THE PROBLEM —
Retype only the stretch of lines that starts with the line containing "class: Mammalia" and ends with the last line of the records, both included, exactly.

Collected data
--- START ---

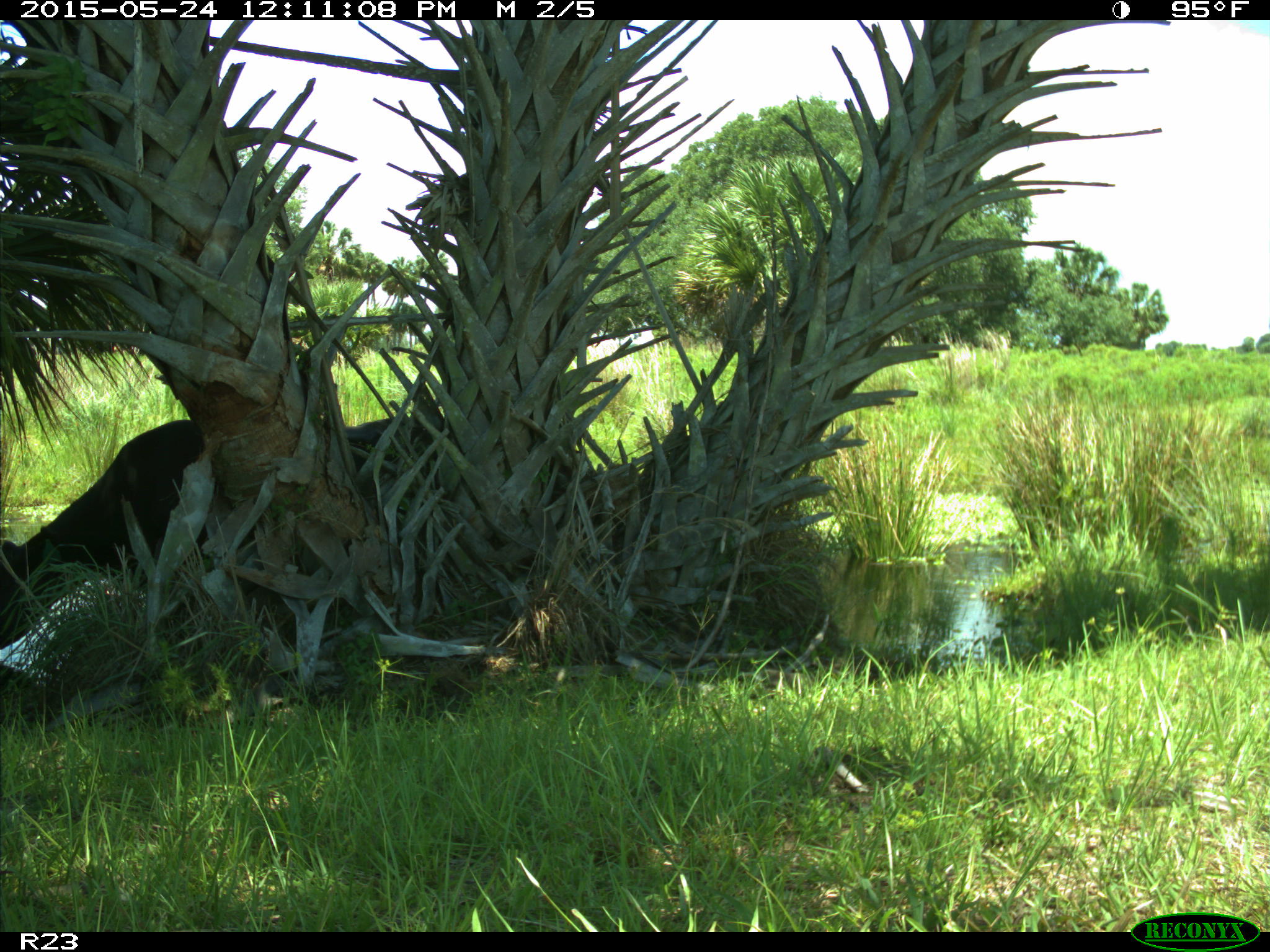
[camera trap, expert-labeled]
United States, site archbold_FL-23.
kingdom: Animalia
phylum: Chordata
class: Mammalia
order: Artiodactyla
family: Bovidae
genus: Bos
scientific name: Bos taurus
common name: domestic cow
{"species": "Bos taurus (domestic cow)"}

--- END ---

REPLY —
class: Mammalia
order: Artiodactyla
family: Bovidae
genus: Bos
scientific name: Bos taurus
common name: domestic cow
{"species": "Bos taurus (domestic cow)"}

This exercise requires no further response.